* [READING TEXT]

To demonstrate her point, Justice Kagan compared past applications where the USPTO approved certain marks but rejected others involving the same subject but conveying different messages. For example, the USPTO approved “D.A.R.E. TO RESIST DRUGS AND VIOLENCE,” an anti-drug message, but rejected “MARIJUANA COLA,” a pro-drug message.

Although she agreed with the majority that “immoral” is a viewpoint-discriminatory term, Justice Sotomayor argued that “scandalous” is viewpoint-neutral. She stated that “scandalous” can and should be read narrowly to prohibit a vulgar mode of communication.  This approach would make the “scandalous” prohibition viewpoint-neutral but content-based, similar to prohibitions against profanity, obscenity, and threats.

Finally, Justice Kagan rejected the argument that “immoral” and “scandalous” can be narrowly tailored to limit only a mark’s mode of expression. The court can interpret ambiguous language to avoid constitutional issues, she said, but it should not rewrite a law to “conform it to constitutional requirements.” The terms “immoral” and “scandalous” are too well defined to be considered ambiguous and too broad to be narrowed into a constitutional definition.

Justice Sotomayor disagreed. She argued that “scandalous” is ambiguous, pointing toward the two different definitions that she and Justice Kagan used in their respective opinions.  She also said that if properly narrowed, “scandalous” would be constitutional because it does not regulate a viewpoint, merely how that viewpoint is conveyed.

Additionally, Justice Sotomayor argued that rejecting a trademark application does not limit speech. She noted that although registering marks grants certain benefits to certain speakers, not registering marks does not deprive any speakers of any rights. Because the government is granting the benefits of registration, the government has an interest in not being associated with vulgar trademarks. Chief Justice Roberts echoed this argument in his opinion, also concurring in part and dissenting in part.

Justice Breyer largely agreed with Sotomayor’s opinion, but he used slightly different reasoning. Justice Breyer proposed a balancing test under which the court would weigh the speech-related harm against the government justification. He argued that the USPTO’s interest in not associating itself with vulgarity outweighs an applicant’s interest is registering a mark.

Justice Alito, concurring with the majority, warned that government officials can easily exploit viewpoint-discrimination laws such as Section 2(a) if they are allowed to decide what is and is not moral. He also stated that the majority’s decision does not prevent Congress from adopting a more narrowly tailored, content-based statute that rejects marks for containing vulgar terms. Indeed, by stating that the registration of vulgar marks such as FUCT “serves only to further coarsen our popular culture,” he seemed to be inviting Congress to take such action.

Based on the court’s decision, the USPTO now cannot reject a mark for consisting of or including immoral or scandalous matter. The court left the door open, however, for Congress to write a content-based prohibition restricting marks’ modes of expression. Brunetti will apparently be able to register his mark, but if a new, carefully tailored prohibition passes, future owners of profane marks may not be as successful.

* [DATA PROVIDED]
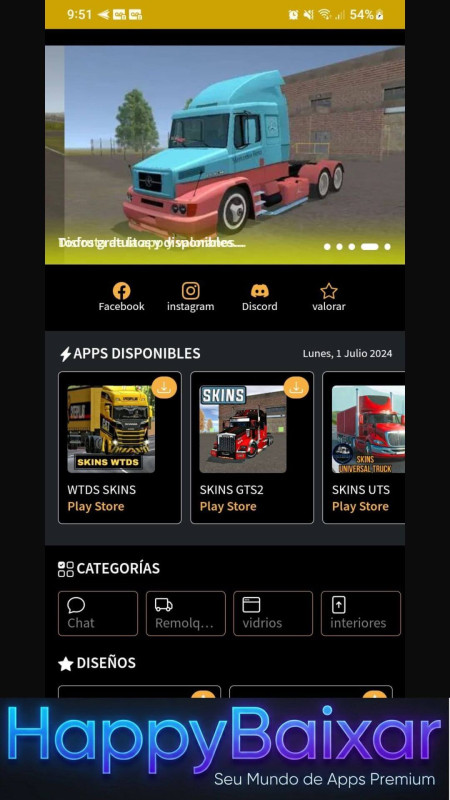 Grand Truck Simulator 2 screenshot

* [DIRECTIONS FOR THIS TASK]
Repeat the passage on the trademark ruling verbatim, starting with "Based on the" and going on through "be as successful.".

* [SOLUTION TO THE PROBLEM]
Based on the court’s decision, the USPTO now cannot reject a mark for consisting of or including immoral or scandalous matter. The court left the door open, however, for Congress to write a content-based prohibition restricting marks’ modes of expression. Brunetti will apparently be able to register his mark, but if a new, carefully tailored prohibition passes, future owners of profane marks may not be as successful.